Quinacrine, A Chromosome Stain Specific for Deoxyadenylate-Deoxythymidylate-Rich Regions in DNA

Abstract

Fluorescence of quinacrine in the presence of different polynucleotides was studied to attempt to identify the specific nucleotides responsible for the fluorescence of stained chromosome preparations. A marked enhancement of fluorescence was seen in the presence of bihelical polynucleotides, such as poly(dA-dT), poly(dA).poly(dT), and poly(rA).poly(rU), but not in the presence of single-stranded polynucleotides, such as poly(dA), poly(dT), poly(rA), or poly(rU) alone. The higher was the GC content of natural DNAs, the more they quenched. Quenching was also seen with poly(dG) or poly(rG) alone, but not with poly(dC) or poly(rC) alone. Native and denatured DNA were both effective in quenching fluorescence. Thus, a bihelical conformation is not required for fluorescence quenching. Nearly all of these properties are shared with proflavine. In contrast, acridine orange, which stains most areas of chromosome preparations, shows enhanced fluorescence in the presence of all members of a series of natural DNAs.
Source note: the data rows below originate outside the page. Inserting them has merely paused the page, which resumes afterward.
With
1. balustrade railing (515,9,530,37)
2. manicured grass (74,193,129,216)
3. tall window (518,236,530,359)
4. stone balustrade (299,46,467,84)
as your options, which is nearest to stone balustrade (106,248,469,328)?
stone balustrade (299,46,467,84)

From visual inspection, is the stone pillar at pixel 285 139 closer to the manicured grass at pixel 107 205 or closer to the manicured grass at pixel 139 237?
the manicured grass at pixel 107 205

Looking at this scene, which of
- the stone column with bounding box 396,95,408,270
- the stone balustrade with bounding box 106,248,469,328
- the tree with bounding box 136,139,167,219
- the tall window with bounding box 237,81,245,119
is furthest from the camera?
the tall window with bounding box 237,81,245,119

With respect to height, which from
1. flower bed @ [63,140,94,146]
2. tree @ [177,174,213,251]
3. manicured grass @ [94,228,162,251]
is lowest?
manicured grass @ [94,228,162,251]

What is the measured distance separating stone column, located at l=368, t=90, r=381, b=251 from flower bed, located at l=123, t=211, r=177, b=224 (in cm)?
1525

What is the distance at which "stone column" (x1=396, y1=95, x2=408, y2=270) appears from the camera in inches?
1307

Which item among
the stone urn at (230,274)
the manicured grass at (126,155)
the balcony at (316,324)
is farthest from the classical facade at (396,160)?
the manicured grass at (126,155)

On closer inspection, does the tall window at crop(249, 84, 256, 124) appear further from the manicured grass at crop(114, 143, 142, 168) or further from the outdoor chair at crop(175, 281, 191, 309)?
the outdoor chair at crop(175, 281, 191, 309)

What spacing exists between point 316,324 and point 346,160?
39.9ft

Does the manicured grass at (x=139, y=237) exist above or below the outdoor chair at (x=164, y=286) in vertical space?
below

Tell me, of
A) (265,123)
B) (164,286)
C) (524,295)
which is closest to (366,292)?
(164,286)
These data suggest that base-pairs composed of AT (rather than GC) residues are responsible for the observed fluorescence of specific chromosome regions after treatment with quinacrine, and support the proposal of Ellison and Barr (Chromosoma, in press) that the highly localized quinacrine fluorescence in their cytological preparations reflects the presence of DNA that has a high (A + T)/(G + C) ratio.